§ **Document passage**:
Harry Griffiths (1895–1987) was a Christian minister who worked for the Methodist Inland Mission in Alice Springs, Northern Territory, Australia. He is remembered for establishing Griffiths House as well as designing and opening the ANZAC Hill memorial.

== Early life ==
Harry Griffiths was born in England in 1895. He married Dorothy, after he was invalided out of the British Army for injuries received as a medical orderly serving in France during World War I. Griffiths was advised to move to a warmer climate and, not qualifying for assistance, he and Dorothy saved for the fares and initially settled in Melbourne, Australia. When in Melbourne, Griffiths became a home missionary and started the process to become ordained; during this process he was appointed to Katherine, Northern Territory.
== Life in the Northern Territory ==
In Katherine, Griffiths went on patrols in the local area, often assisted by Dorothy, who also helped isolated children with their correspondence lessons and taught Sunday school. The couple lived at the manse, which they frugally furnished with beer cartons and tea crates.

Immediately following Griffiths' ordination, the couple were moved to Alice Springs where, in addition to his work as a minister, he offered medical and dental help; he went as far as to use his International work truck as an ambulance.

§ **Exercises**:
[1] Copy the Harry Griffiths passage word for word, from "Harry Griffiths (1895–1987)" up to and including "Katherine, Northern Territory.".
[2] According to the passage on Harry Griffiths, what did he use his International work truck as in Alice Springs?
You won't need the material for any of this.

§ **Available data**:
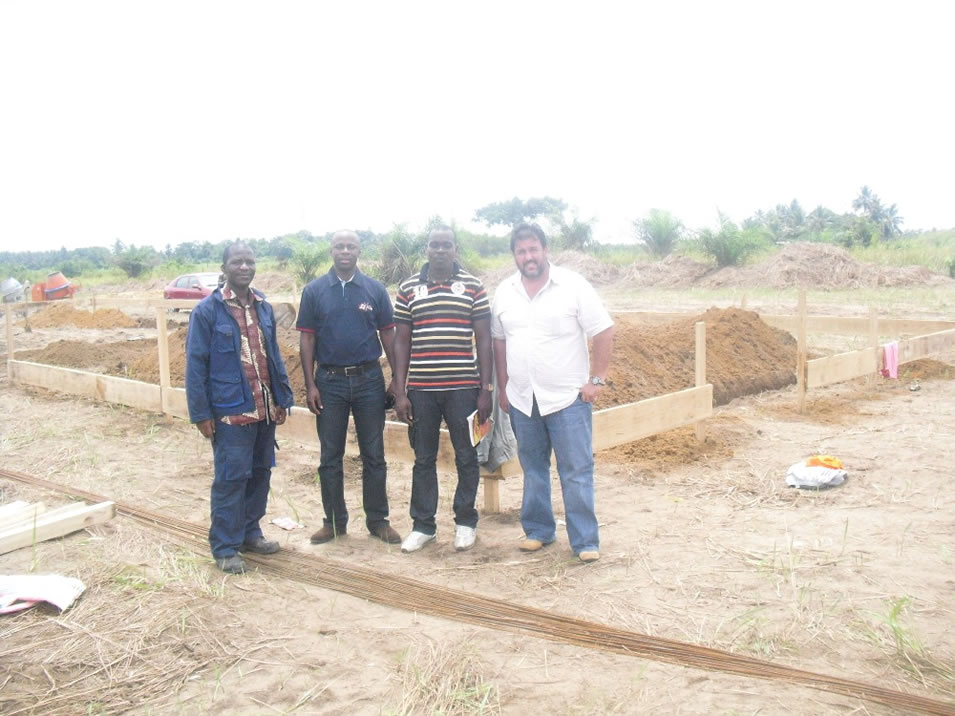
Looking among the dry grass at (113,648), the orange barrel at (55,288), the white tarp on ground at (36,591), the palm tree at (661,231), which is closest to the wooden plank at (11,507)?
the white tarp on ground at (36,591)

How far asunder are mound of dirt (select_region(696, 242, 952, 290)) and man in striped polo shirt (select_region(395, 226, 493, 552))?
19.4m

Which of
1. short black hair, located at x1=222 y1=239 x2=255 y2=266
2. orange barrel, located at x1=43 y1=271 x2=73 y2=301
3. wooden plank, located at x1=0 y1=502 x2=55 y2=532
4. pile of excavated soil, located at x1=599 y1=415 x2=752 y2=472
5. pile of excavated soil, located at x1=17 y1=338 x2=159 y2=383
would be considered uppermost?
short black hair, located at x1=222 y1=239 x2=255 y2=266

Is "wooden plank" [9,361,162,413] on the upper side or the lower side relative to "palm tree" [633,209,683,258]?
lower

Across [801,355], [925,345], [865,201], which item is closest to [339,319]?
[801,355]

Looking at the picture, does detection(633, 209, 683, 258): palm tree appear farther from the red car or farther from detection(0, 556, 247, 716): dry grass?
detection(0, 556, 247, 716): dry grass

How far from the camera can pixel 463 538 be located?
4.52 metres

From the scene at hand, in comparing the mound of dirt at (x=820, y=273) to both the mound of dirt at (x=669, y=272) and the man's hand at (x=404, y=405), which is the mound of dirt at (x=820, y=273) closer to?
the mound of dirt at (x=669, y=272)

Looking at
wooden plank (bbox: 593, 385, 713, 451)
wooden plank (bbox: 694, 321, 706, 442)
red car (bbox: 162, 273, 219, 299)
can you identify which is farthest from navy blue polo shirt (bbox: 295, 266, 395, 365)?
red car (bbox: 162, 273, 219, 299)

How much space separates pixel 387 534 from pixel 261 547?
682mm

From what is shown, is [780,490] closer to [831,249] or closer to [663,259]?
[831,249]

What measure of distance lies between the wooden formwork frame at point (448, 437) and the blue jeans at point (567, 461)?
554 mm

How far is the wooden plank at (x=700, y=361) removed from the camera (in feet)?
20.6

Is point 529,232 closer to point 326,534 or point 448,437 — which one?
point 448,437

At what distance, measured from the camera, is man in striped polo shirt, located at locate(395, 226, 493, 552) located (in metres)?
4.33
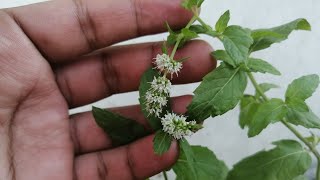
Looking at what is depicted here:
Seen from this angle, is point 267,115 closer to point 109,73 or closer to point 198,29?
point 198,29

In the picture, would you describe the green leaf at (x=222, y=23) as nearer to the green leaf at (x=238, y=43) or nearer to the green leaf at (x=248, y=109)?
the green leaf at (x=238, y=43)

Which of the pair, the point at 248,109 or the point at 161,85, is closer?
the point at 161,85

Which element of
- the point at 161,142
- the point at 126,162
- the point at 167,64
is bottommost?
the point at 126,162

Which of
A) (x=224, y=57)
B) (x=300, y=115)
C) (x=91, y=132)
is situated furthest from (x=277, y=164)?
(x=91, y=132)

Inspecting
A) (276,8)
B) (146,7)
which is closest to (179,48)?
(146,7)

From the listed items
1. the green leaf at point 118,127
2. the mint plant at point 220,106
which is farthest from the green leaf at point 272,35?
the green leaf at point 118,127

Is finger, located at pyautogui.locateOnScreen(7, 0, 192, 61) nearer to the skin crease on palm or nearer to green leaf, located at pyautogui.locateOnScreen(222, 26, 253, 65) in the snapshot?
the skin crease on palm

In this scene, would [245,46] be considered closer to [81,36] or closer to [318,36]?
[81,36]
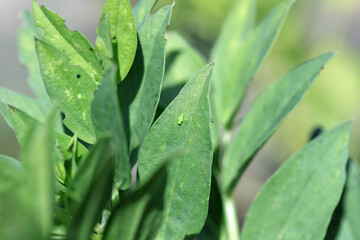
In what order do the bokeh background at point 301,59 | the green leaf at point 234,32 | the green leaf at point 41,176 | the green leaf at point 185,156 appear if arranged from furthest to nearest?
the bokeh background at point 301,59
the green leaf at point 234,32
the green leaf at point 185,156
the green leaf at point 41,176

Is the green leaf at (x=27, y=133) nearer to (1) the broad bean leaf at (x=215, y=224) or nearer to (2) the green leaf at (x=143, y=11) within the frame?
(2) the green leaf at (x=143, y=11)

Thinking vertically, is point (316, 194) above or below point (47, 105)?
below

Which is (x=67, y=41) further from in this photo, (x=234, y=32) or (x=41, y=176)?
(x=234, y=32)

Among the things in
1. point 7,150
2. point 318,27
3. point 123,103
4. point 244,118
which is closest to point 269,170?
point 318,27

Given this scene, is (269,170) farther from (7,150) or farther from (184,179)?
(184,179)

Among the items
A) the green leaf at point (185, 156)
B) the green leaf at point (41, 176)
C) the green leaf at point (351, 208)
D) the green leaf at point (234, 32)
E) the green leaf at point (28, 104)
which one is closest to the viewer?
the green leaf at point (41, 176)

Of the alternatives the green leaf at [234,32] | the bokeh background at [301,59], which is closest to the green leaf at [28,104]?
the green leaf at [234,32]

---

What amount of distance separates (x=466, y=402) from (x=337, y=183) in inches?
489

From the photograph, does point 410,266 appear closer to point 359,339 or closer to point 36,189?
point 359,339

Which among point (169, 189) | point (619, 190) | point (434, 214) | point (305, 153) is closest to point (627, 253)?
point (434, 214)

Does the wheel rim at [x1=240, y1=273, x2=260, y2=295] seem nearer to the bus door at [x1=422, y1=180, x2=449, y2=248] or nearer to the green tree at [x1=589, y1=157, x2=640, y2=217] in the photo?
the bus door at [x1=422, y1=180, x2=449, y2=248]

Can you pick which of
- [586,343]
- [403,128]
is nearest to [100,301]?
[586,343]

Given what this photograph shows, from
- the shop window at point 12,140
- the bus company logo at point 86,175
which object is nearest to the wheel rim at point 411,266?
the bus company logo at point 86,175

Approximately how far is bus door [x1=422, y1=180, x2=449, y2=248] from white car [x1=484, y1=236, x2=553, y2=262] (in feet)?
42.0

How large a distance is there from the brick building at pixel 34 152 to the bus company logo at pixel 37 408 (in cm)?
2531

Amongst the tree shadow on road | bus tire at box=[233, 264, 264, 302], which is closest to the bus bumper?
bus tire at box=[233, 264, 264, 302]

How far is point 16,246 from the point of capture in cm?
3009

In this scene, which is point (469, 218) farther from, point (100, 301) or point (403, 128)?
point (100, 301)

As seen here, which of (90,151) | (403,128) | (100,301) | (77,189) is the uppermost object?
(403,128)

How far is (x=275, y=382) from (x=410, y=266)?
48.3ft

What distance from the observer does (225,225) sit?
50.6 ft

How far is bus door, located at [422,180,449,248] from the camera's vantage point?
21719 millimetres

--

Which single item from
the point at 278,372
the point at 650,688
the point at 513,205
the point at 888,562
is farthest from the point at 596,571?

§ **Solutions**:
[1]
Harry Griffiths (1895–1987) was a Christian minister who worked for the Methodist Inland Mission in Alice Springs, Northern Territory, Australia. He is remembered for establishing Griffiths House as well as designing and opening the ANZAC Hill memorial.

== Early life ==
Harry Griffiths was born in England in 1895. He married Dorothy, after he was invalided out of the British Army for injuries received as a medical orderly serving in France during World War I. Griffiths was advised to move to a warmer climate and, not qualifying for assistance, he and Dorothy saved for the fares and initially settled in Melbourne, Australia. When in Melbourne, Griffiths became a home missionary and started the process to become ordained; during this process he was appointed to Katherine, Northern Territory.

[2] An ambulance.